NexGen CR-Flex Knee Device Criticized by Former Zimmer Consultant

Dr. Richard A. Berger, former orthopedic consultant for Zimmer Holdings, has had a public falling out with the medical device company. For years, Berger was a star consultant who’d been paid more than $8 million for his expertise concerning artificial hips and knee devices.
Berger’s relationship with Zimmer was severed after Dr. Berger complained that the NexGen CR-Flex knee was failing at an unacceptable rate. Zimmer officials blamed Berger’s surgical technique for the failure rate. That’s when Zimmer decided to terminate its relationship with the surgeon.
According to Berger, the NexGen CR-Flex artificial knee was designed to provide more flexibility and range of motion than the previous model, the NexGen. Berger told the NY Times that he had given 125 patients the new NexGen CR-Flex since 2005. The new knee was supposed to last 15 years. However, by early 2006, x-rays were showing that the device was loose and had not fused properly to the bone. Berger’s patients were reporting pain while walking and complained to him about the knee implant. Berger reported the complaints to Zimmer officials who dismissed Berger’s claims.

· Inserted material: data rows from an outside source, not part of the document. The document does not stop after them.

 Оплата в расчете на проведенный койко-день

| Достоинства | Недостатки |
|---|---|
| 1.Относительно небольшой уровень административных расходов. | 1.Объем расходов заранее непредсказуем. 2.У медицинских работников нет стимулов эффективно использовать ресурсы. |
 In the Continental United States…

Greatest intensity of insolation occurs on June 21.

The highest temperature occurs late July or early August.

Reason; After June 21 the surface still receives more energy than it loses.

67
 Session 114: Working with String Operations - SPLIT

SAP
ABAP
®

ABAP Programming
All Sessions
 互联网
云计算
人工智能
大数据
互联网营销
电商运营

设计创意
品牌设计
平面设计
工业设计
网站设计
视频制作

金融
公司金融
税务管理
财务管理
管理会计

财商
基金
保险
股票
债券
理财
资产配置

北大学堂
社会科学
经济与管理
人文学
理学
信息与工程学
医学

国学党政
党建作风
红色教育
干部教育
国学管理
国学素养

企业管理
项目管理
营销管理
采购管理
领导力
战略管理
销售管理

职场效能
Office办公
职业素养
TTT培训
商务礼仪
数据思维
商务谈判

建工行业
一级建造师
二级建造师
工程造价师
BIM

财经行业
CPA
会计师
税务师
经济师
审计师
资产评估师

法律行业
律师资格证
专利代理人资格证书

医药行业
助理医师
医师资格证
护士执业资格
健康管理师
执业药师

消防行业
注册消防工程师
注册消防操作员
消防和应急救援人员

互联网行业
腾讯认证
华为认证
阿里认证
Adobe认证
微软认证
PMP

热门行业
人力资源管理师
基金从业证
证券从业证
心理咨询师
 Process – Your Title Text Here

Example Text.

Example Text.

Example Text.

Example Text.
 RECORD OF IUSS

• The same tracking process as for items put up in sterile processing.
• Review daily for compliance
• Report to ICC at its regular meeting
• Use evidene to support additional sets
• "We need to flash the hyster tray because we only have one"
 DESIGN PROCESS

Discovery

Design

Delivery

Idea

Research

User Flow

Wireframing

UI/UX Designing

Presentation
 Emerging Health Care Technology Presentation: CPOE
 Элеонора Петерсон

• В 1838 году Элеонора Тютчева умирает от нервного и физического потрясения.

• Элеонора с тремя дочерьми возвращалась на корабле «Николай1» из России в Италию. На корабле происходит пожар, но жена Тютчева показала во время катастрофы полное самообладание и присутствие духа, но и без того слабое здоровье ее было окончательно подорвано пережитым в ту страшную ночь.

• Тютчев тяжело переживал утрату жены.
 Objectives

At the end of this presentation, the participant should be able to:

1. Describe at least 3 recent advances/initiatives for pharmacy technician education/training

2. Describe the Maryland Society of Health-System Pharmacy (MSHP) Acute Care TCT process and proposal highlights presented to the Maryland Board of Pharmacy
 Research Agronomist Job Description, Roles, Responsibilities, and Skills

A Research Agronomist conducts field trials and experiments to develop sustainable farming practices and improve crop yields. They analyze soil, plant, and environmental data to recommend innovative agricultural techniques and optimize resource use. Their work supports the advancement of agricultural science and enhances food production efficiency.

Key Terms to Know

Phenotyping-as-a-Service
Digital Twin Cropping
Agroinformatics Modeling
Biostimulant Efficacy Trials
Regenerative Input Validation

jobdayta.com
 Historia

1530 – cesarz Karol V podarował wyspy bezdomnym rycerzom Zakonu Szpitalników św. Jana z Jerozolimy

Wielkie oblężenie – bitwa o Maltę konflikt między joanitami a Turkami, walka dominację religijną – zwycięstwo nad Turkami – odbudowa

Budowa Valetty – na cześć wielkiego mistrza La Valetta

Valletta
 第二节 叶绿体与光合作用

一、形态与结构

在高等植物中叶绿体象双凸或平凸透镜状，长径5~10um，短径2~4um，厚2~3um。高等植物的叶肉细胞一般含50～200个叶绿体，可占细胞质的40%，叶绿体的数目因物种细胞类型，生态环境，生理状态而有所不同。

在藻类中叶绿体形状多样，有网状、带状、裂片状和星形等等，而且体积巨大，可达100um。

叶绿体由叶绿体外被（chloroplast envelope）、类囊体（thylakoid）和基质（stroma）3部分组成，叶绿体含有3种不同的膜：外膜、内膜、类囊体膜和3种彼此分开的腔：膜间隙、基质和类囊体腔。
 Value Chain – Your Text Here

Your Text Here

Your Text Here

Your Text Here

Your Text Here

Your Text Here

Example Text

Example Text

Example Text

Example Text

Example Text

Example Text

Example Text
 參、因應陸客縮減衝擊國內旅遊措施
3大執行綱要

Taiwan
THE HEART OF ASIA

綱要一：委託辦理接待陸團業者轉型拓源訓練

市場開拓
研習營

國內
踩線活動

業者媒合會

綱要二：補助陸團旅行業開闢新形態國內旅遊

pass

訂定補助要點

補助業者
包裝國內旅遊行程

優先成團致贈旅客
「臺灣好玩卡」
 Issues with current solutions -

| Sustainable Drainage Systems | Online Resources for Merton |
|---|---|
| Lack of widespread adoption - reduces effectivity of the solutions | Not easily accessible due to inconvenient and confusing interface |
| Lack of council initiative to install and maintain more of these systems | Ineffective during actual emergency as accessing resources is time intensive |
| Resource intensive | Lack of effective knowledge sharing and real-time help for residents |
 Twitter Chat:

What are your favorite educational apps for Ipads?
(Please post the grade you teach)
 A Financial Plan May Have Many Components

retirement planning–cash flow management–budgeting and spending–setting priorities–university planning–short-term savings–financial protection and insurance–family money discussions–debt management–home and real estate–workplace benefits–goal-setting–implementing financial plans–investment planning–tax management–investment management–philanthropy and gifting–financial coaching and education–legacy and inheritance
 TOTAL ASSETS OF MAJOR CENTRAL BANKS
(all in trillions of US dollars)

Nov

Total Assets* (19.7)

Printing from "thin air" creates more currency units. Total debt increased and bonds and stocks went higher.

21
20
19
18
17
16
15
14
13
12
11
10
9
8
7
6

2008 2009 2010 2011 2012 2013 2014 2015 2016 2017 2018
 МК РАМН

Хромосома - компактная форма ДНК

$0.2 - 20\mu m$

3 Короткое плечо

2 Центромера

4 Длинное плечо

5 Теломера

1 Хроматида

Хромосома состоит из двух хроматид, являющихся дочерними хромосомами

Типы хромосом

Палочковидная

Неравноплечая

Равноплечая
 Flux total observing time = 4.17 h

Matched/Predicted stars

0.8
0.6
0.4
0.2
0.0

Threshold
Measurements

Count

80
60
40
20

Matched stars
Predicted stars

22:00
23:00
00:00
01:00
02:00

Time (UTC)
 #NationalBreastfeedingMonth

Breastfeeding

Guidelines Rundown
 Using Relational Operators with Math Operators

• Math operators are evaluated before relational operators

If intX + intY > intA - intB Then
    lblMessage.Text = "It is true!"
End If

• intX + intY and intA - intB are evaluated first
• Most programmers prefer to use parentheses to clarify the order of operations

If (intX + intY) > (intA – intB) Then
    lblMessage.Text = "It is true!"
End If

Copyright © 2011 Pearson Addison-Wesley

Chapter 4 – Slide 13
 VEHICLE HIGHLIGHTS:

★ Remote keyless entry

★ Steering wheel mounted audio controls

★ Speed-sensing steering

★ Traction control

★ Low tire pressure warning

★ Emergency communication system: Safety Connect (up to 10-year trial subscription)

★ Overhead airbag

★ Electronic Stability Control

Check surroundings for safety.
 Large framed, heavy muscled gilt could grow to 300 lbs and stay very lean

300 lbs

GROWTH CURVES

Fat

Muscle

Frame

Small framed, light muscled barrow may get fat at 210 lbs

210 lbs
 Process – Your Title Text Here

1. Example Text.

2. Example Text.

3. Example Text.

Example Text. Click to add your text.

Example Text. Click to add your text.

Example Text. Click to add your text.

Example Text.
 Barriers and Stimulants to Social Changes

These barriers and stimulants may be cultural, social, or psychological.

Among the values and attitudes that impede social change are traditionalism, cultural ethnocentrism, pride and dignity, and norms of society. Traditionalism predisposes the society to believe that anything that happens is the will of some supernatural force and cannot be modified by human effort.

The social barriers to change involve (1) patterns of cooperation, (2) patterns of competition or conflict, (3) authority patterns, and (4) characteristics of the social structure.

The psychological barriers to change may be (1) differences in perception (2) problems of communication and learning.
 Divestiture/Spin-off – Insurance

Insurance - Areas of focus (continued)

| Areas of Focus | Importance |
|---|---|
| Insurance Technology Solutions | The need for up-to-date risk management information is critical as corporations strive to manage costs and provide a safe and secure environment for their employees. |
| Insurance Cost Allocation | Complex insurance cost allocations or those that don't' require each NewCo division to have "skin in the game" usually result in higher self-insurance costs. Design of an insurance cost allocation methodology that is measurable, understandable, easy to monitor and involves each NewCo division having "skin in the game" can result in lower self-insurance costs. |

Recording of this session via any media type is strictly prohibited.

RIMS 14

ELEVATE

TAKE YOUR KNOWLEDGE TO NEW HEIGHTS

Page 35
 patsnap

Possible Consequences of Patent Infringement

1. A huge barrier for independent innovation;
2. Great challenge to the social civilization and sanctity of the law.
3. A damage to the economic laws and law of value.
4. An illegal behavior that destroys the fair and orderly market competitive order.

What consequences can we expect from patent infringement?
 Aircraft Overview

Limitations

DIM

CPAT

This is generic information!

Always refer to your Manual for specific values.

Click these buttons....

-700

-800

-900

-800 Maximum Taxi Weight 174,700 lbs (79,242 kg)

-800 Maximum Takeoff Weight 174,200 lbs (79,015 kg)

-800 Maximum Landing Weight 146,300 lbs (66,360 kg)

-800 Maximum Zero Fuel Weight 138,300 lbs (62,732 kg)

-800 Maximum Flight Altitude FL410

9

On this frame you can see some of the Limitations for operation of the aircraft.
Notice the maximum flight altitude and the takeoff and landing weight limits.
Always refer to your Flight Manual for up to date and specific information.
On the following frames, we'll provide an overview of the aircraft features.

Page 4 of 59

The NexGen CR-Flex uncemented knee had no test data because the FDA had not required testing prior to selling the new knee.
Since at the time no other surgeons complained about the knee, Zimmer executives told Berger that the problem had to concern his surgical technique.
By 2007, Berger had stopped using the Zimmer knee device and had decided to perform his own study of the NexGen CR-Flex with another surgeon. The surgeons found that the knee failed in 9% of the cases and that the knee showed signs of looseness in about half of all Zimmer knee patients.
Zimmer continues to dispute Berger’s claims as well as his test results. This leaves patients with a problem-who do they trust?